### Challenge
Copy the news excerpt below word for word from "During an argument, he" to "bruising her calf.".

### Passage shown
Martin had threatened to kill her, had put his hands on her and beat her, and had thrown rocks at her, bruising her leg, she stated in the petition.

Martin’s history of violence dates back to at least the mid-1990s, when he was convicted of aggravated assault in Mississippi, authorities said. Authorities there said he regularly abused a former girlfriend, at one point hitting her with a baseball bat and stabbing her with a knife.

“All I can remember is him hitting and kicking me, I can remember fighting and screaming for help. I remember him pushing my head into that brick wall outside the apartment and thinking that he was going to kill me,” the woman told police in Mississippi in 1994, according to court records.

The assault led to Martin’s arrest. He pleaded guilty and was sentenced to five years in prison, though records show he served less than three years. He later moved to Aurora.

Gary Martin
Gary Martin

More than 13 years later — between July 16 and Aug. 25, 2008 — another woman documented at least seven instances when his behavior made her afraid. They lived in different buildings in the same apartment complex and had dated less than a year, according to court records.

During an argument, he started calling her names, walked out and slammed the door. When she was sitting in her car, he walked over, they argued and he called her vulgar names, she stated. She waited until he left to get out of the car, but before she made it inside her front door, he threw a rock at her, she stated. It hit her right leg, bruising her calf.

“Scared, and angry,” she stated. “I always have to look out the door and run to my vehicle.”

He kept calling her home and cellphone, she wrote. “He stated that he will beat my ass when he sees me outside and I better not get caught outside. He stated that he will place his hands on me.”

“Scared, frightened and helpless,” she wrote, the word “helpless” in capital letters. “I have no help at all. We live next door to each other. He knows my schedule and at times will come out and watch me.”

One day, when she was in her car getting ready to leave, he drove by and spit on it, she said in the documents. Property management couldn’t help her, and police said they couldn’t do anything either because no witnesses were present, she wrote.

Another time, she was on her balcony and he walked by on the way to his car, taunting her and calling her “obscene” names, making gestures and pounding his fist into his hand, giving her his middle finger.

### Data shown
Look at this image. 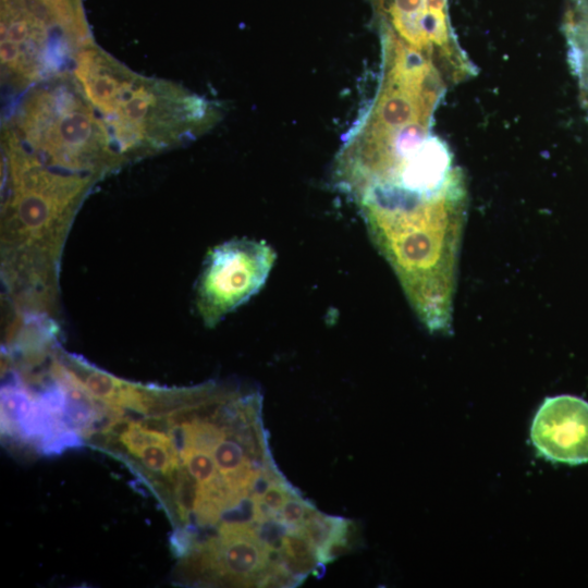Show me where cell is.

### Solution below
During an argument, he started calling her names, walked out and slammed the door. When she was sitting in her car, he walked over, they argued and he called her vulgar names, she stated. She waited until he left to get out of the car, but before she made it inside her front door, he threw a rock at her, she stated. It hit her right leg, bruising her calf.